4 Beati gli afflitti,
perché saranno consolati.
5 Beati i miti,
perché erediteranno la terra.
6 Beati quelli che hanno fame e sete della giustizia,
perché saranno saziati.
7 Beati i misericordiosi,
perché troveranno misericordia.
8 Beati i puri di cuore,
perché vedranno Dio.
9 Beati gli operatori di pace,
perché saranno chiamati figli di Dio.
10 Beati i perseguitati per causa della giustizia,
perché di essi è il regno dei cieli.
11 Beati voi quando vi insulteranno, vi perseguiteranno e, mentendo, diranno ogni sorta di male contro di voi per causa mia. 12 Rallegratevi ed esultate, perché grande è la vostra ricompensa nei cieli. Così infatti hanno perseguitato i profeti prima di voi.
Lo scenario della pagina evangelica scritta da Matteo mostra Gesù seduto in alto con una platea di folle assiepate ai piedi del monte, con i discepoli a fargli da corona. Uno scenario regale che presenta la figura di Gesù come il maestro che sa guardare a quelli che lo cercano, lo incontrano e lo seguono, sa discernere innanzitutto la loro fatica e la loro sofferenza, e sa rivolgere loro parole di vita. Il Discorso non si presenta come una sequenza di precetti. Ha piuttosto la forma di una comunicazione confidenziale, anche se ferma, di un nuovo modo di concepire la vita.

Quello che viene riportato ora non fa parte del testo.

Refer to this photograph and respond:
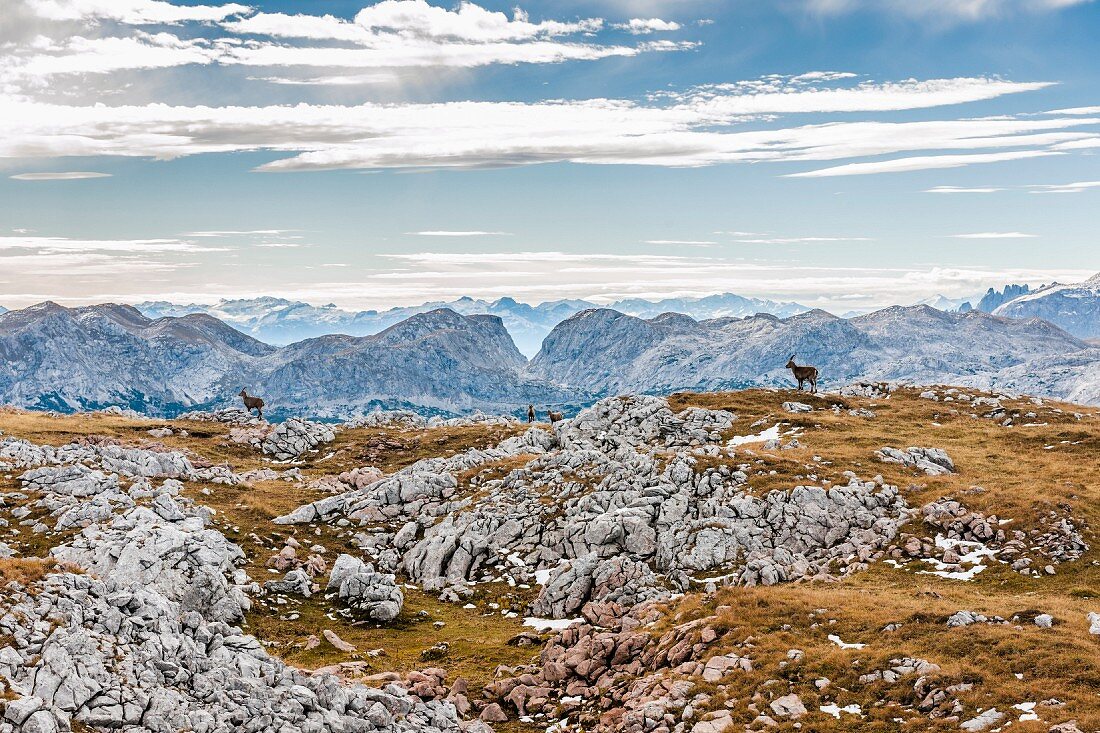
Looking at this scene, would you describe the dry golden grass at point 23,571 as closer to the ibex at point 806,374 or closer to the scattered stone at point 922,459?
the scattered stone at point 922,459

Ecco allora il grido: “Ashrè”, parola ebraica tradotta con “beati” che costituisce un invito alla pienezza di vita, alla consapevolezza di una gioia che niente e nessuno può rapire né spegnere. Come un rintocco vibrante di una campana, questa espressione ritorna forte e chiara per nove volte promettendo una felicità, a prima vista impossibile da realizzare, quasi sempre in relazione a qualche disgrazia terrena (povertà, lacrime, fame e sete, persecuzioni) o ad atteggiamenti che in questo mondo non sono ricompensati (mitezza, misericordia, persecuzioni). La novità di questa beatitudine, presentata attraverso brevi frasi dirette, plastiche, piene di fatti e di gesti della vita quotidiana, non ha bisogno di lunghe spiegazioni: nessuno può sfuggire alla forza e all’evidenza di quelle parole così semplici, che raggiungono ogni uomo. Il Regno opera un capovolgimento profondo dei nostri sentimenti, delle nostre concezioni e relazioni. Ne deriva uno stile di vita insieme semplice e grandioso. Interiorità, totalità, radicalità sono le sue caratteristiche fondamentali. Quanto ai frutti visibili, si potrebbero così elencare: l’umiltà e la preghiera profonda e consolante, la mitezza e la ricerca costante della giustizia e della pace, uno sguardo benevolo e la capacità del perdono senza misura, la lealtà e la sincerità assoluta, il superamento dell’angoscia, della preoccupazione e dell’affanno, il coraggio di soffrire per Dio e per la verità.
Queste esperienze misteriose di vuoto nella nostra vita, a volte percepite come lancinanti, se accettate e offerte a Dio, divengono il segno certo che il Regno di Gesù bussa alle porte del nostro cuore chiamandoci alla beatitudine.